◆ EXERCISE BRIEF
Reproduce the entries from the line containing "Is the point at 142,255" up to and including the line containing "1541 centimetres", replacing "physical" with "actual" and leaving everything else unchanged.

[Image-linked spatial questions]
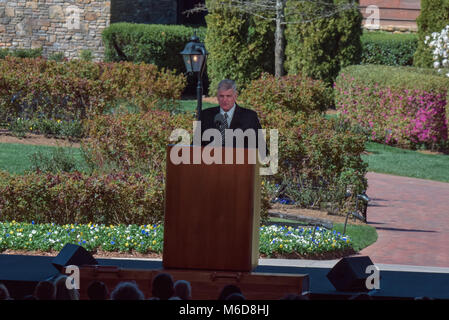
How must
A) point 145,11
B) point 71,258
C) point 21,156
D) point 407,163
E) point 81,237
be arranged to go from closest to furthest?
point 71,258 → point 81,237 → point 21,156 → point 407,163 → point 145,11

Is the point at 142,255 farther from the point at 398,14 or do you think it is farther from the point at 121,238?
the point at 398,14

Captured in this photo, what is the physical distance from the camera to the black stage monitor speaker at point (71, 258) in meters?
5.92

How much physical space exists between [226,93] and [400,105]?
16659 mm

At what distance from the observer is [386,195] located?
1541 centimetres

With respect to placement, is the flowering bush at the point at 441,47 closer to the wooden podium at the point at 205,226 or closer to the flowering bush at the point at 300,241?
the flowering bush at the point at 300,241

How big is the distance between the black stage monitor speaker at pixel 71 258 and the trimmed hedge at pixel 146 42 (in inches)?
894

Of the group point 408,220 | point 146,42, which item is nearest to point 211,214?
point 408,220

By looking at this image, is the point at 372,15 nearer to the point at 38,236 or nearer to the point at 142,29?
the point at 142,29

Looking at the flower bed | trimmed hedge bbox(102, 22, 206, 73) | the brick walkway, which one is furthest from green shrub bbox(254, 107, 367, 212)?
trimmed hedge bbox(102, 22, 206, 73)

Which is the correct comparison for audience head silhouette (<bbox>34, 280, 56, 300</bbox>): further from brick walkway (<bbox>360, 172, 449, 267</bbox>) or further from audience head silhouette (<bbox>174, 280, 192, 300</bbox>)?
brick walkway (<bbox>360, 172, 449, 267</bbox>)

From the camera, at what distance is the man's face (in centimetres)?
626

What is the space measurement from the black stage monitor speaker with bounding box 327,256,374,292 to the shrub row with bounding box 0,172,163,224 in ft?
16.7

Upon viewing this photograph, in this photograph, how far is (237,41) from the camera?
2698 cm

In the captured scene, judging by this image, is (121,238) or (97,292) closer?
(97,292)
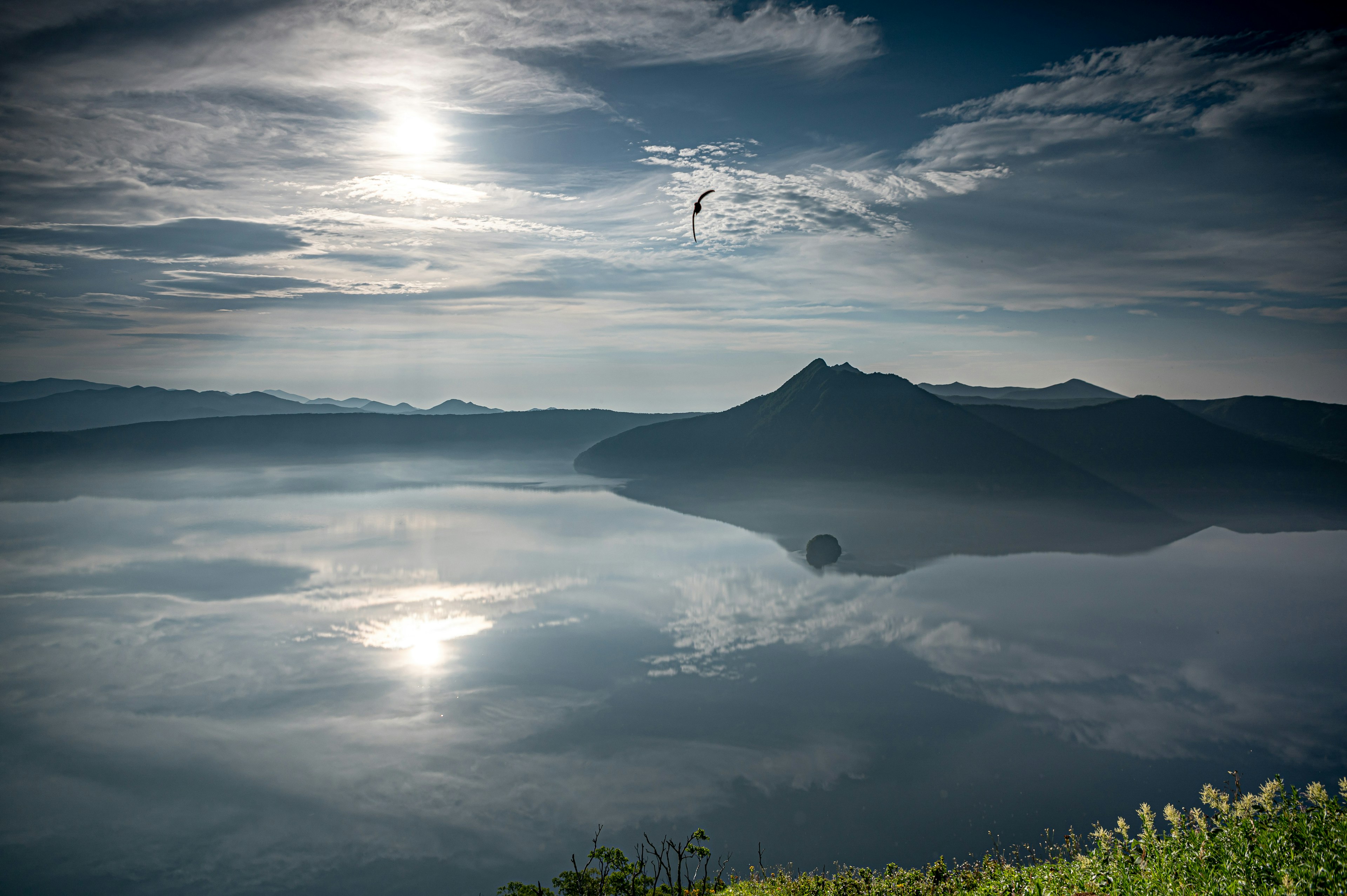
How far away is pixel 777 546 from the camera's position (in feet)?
441

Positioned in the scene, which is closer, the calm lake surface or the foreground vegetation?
the foreground vegetation

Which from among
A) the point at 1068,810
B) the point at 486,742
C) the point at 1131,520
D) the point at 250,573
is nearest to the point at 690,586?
the point at 486,742

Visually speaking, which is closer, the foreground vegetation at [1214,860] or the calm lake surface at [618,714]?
the foreground vegetation at [1214,860]

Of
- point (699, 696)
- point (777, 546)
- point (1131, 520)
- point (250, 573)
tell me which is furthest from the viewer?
point (1131, 520)

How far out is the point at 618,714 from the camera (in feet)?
173

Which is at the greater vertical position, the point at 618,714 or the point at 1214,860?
the point at 1214,860

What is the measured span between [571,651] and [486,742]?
23649 millimetres

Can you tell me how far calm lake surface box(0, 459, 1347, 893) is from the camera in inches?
1383

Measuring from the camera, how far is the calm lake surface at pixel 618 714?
3512 centimetres

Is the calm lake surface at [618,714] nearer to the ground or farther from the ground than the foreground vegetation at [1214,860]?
nearer to the ground

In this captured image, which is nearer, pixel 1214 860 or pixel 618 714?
pixel 1214 860

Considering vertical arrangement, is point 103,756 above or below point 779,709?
below

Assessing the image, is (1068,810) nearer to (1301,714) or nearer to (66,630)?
(1301,714)

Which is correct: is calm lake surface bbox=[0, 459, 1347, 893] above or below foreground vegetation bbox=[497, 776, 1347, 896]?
below
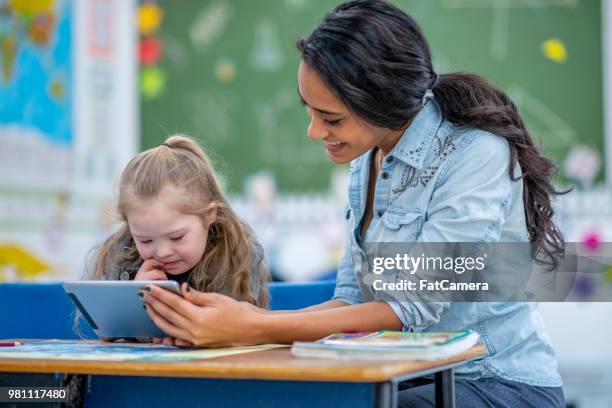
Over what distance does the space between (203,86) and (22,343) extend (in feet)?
10.1

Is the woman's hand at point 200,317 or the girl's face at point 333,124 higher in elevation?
the girl's face at point 333,124

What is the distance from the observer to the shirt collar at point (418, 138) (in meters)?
1.84

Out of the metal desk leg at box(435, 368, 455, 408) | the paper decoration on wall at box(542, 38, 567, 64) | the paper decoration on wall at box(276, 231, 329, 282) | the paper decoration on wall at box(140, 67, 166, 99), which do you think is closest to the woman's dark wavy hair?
the metal desk leg at box(435, 368, 455, 408)

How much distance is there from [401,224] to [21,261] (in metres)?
2.46

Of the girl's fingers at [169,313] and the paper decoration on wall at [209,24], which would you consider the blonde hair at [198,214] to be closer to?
the girl's fingers at [169,313]

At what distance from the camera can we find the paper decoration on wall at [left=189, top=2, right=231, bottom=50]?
4727 millimetres

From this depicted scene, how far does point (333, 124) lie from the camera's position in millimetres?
1812

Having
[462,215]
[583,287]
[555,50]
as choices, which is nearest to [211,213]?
[462,215]

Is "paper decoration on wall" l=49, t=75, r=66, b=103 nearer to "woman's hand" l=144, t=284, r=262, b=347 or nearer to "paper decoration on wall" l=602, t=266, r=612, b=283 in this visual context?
"paper decoration on wall" l=602, t=266, r=612, b=283

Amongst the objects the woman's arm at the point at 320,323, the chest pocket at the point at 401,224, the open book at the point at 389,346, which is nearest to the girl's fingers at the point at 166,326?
the woman's arm at the point at 320,323

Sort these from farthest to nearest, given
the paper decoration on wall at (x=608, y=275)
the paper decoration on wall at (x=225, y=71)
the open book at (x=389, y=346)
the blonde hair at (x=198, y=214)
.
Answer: the paper decoration on wall at (x=225, y=71)
the paper decoration on wall at (x=608, y=275)
the blonde hair at (x=198, y=214)
the open book at (x=389, y=346)

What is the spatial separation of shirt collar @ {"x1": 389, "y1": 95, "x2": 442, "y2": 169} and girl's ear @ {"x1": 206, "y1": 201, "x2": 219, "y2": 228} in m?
0.40

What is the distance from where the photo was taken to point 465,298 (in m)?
1.77

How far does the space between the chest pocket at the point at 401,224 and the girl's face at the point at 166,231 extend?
1.31 ft
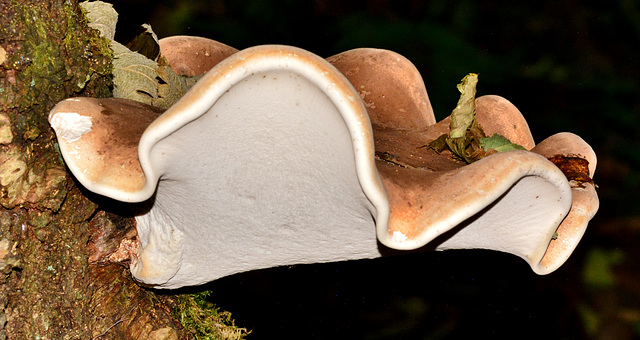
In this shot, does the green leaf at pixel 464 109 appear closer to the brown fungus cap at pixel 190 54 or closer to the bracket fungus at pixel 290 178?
the bracket fungus at pixel 290 178

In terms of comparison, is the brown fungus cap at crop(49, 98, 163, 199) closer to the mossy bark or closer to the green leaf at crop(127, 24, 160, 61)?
the mossy bark

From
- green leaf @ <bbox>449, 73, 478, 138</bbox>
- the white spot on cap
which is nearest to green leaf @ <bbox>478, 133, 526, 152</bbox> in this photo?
green leaf @ <bbox>449, 73, 478, 138</bbox>

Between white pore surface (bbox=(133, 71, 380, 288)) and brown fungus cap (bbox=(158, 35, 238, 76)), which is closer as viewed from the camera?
white pore surface (bbox=(133, 71, 380, 288))

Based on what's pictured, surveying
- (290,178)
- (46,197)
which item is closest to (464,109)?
(290,178)

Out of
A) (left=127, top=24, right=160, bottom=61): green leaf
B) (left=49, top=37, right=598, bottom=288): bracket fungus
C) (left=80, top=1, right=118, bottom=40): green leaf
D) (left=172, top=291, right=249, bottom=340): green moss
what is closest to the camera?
(left=49, top=37, right=598, bottom=288): bracket fungus

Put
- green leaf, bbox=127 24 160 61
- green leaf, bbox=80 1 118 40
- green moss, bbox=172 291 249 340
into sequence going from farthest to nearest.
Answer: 1. green moss, bbox=172 291 249 340
2. green leaf, bbox=127 24 160 61
3. green leaf, bbox=80 1 118 40

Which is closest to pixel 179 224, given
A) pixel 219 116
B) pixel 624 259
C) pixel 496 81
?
pixel 219 116

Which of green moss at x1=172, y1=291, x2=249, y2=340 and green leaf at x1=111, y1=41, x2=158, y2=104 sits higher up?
green leaf at x1=111, y1=41, x2=158, y2=104
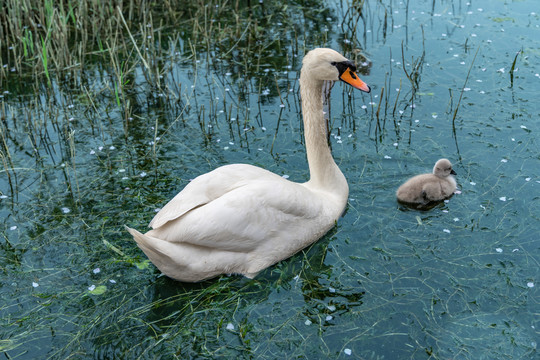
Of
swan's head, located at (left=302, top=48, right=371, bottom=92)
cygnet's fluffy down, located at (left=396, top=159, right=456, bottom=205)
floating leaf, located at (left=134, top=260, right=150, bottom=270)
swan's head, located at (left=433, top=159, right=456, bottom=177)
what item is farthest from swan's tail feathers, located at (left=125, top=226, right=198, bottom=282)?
swan's head, located at (left=433, top=159, right=456, bottom=177)

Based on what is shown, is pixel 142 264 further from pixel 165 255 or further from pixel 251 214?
pixel 251 214

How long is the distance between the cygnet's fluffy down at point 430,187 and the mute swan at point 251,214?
0.78m

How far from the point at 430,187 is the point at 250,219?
2238 mm

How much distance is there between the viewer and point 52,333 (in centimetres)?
544

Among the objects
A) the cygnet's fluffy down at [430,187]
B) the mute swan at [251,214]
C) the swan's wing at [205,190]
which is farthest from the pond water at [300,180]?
the swan's wing at [205,190]

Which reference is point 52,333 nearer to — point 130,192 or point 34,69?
point 130,192

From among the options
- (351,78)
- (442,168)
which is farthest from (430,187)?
(351,78)

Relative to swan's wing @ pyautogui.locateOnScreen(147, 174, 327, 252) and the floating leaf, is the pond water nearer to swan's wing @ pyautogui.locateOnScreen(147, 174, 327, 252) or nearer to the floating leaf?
the floating leaf

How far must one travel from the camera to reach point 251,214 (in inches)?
228

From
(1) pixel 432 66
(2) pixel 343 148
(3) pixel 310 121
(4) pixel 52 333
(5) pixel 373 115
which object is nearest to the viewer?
(4) pixel 52 333

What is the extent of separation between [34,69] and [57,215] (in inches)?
158

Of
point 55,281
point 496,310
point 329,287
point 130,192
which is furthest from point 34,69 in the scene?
point 496,310

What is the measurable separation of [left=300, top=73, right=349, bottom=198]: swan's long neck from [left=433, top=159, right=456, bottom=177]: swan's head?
3.64ft

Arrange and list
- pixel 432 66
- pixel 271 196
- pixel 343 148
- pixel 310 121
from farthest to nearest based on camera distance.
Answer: pixel 432 66 → pixel 343 148 → pixel 310 121 → pixel 271 196
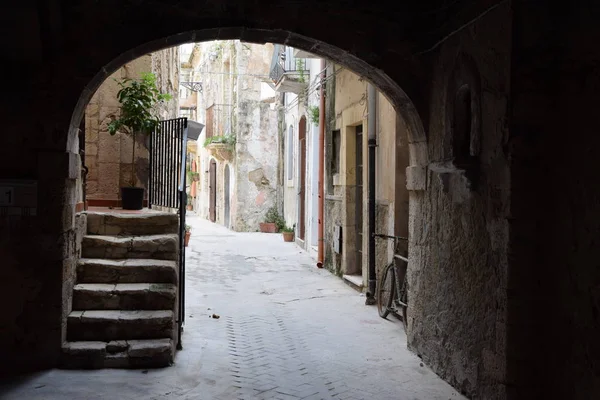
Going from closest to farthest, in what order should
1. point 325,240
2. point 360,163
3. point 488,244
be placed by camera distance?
point 488,244 < point 360,163 < point 325,240

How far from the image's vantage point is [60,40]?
489 centimetres

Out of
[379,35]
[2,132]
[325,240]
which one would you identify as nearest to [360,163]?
[325,240]

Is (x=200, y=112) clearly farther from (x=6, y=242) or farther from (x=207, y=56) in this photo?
(x=6, y=242)

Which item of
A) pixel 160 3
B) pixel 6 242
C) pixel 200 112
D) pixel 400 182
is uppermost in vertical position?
pixel 200 112

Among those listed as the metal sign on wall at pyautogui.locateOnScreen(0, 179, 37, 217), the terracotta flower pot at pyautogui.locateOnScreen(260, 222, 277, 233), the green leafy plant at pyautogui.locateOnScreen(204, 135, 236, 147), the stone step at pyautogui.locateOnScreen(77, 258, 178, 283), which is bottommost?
the terracotta flower pot at pyautogui.locateOnScreen(260, 222, 277, 233)

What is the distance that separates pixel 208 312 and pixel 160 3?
3851mm

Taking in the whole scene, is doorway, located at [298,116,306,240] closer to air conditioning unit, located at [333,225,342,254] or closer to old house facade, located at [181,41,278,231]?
old house facade, located at [181,41,278,231]

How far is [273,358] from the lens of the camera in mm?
5500

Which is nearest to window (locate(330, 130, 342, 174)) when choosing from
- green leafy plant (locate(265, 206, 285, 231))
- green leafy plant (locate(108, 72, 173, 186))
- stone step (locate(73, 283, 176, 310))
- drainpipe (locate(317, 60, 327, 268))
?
drainpipe (locate(317, 60, 327, 268))

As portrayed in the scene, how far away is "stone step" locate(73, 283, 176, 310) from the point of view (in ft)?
18.1

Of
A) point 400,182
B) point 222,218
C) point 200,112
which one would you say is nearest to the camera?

◆ RESULT OF THE EXERCISE
Is the point at 142,255 farther from the point at 398,14 or do you think it is farther from the point at 121,238?
the point at 398,14

Captured in this photo, what is the actual distance from the camera to the black stage monitor speaker at point (71, 258) in meters?
5.92

How much actual space exists between [226,93] and [400,105]?
16659 mm

At what distance from the observer is [386,195] located?
1541 centimetres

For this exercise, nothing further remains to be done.